● Page
# # # #

Understanding Climate Bonds 

Climate bonds are fixed-income financial instruments (bonds) linked to climate change solutions. They are issued in order to raise finance for climate change solutions, for example, mitigation or adaptation-related projects. These might be greenhouse gas emission reduction projects ranging from clean energy to energy efficiency, or climate change adaptation projects ranging from building Nile Delta flood defences to helping the Great Barrier Reef adapt to warming waters. Like normal bonds, Climate Bonds can be issued by governments, multi-national banks, or corporations. The issuing entity guarantees to repay the bond over a certain period of time, plus either a fixed or variable rate of return2

Most Climate Bonds are use-of-proceeds bonds, where the issuer promises to the investors that all the raised funds will only go to specified climate-related programs or assets, such as renewable energy plants or climate mitigation funding programs. We want investors to know that they are investing in climate change solutions. 

Some bond types are obviously use-of-proceeds bonds: 

  • Project bonds – where the money is in a separate company or special purpose vehicle (SPV) for a particular project. 
  • Asset-backed securities – where the money is for a portfolio of cash flows that are securitized in one bond, such as a portfolio of loans to renewable energy projects. 
  • Covered bonds – where the investor has dual recourse to the issuer balance sheet (typically a bank) and also a pool of assets that are high quality (usually mortgages too). 

Corporate bonds are not generally use-of-proceeds bonds; the company is free to use the funds as they see fit. However, use-of-proceeds climate bonds, using the model the European Investment Bank pioneered for their Climate Awareness Bonds, allow corporations to issue a corporate bond in terms of creditworthiness, but to interest thematic investors by agreeing to verifiably invest those funds in climate change-related activities. 

As theme bonds, Climate Bonds are similar to railway bonds of the 19th century, the war bonds of the early 20th century, or the highway bonds of the 1960s. These bonds are designed to: 

  • Allow institutional capital - pension, government, insurance, and sovereign wealth funds – to invest in areas seen as politically important to their stakeholders that have the same credit risk and returns profile as standard bonds 
  • Provide a means for governments to direct funding to climate change mitigation. For example, this might be done by choosing to privilege qualifying bonds with preferential tax treatments 
  • Send a political signal to other stakeholders 

Otherwise, for operational purposes, theme bonds largely function as conventional debt instruments. They are risk-weighted and credit-rated in the usual way based on the creditworthiness of the issuer, and tradable, market conditions permitting, in international secondary bond markets. These instruments can theoretically be issued at all levels of the fixed income, from sovereign to corporate.

# # # #

● Supplied material
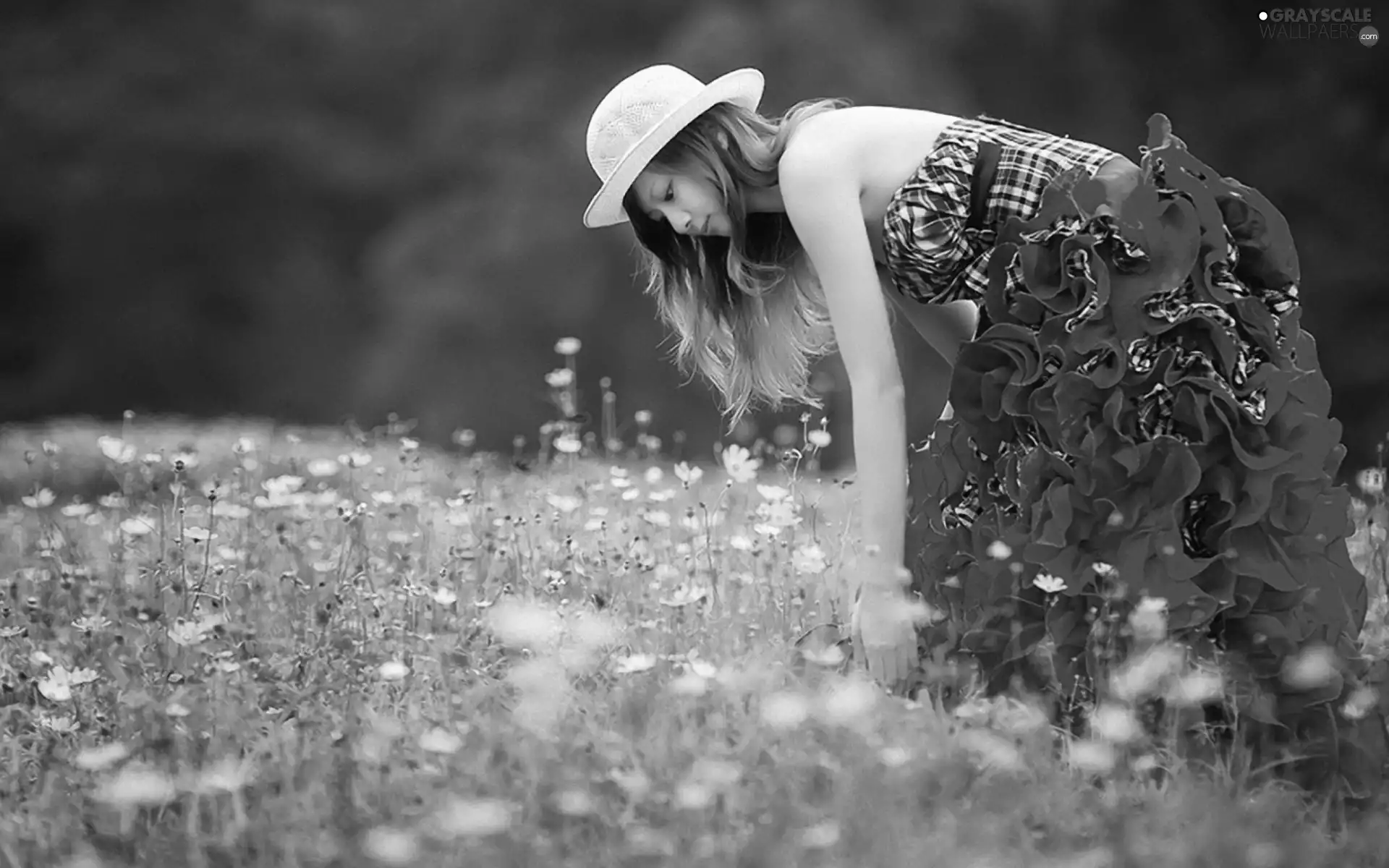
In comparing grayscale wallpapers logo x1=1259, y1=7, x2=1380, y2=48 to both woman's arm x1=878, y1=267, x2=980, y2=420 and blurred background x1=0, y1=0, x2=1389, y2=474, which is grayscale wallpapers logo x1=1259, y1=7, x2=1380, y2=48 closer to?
blurred background x1=0, y1=0, x2=1389, y2=474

# # # #

● Do this
Answer these from the climate bonds text:
1. What three kinds of issuers can issue Climate Bonds?
2. Which bank pioneered the model for use-of-proceeds climate bonds?
3. What 19th-century bonds are Climate Bonds compared to?
The lines after the text play no part in this.

● Worked solution
1. Governments, multi-national banks, or corporations
2. The European Investment Bank
3. Railway bonds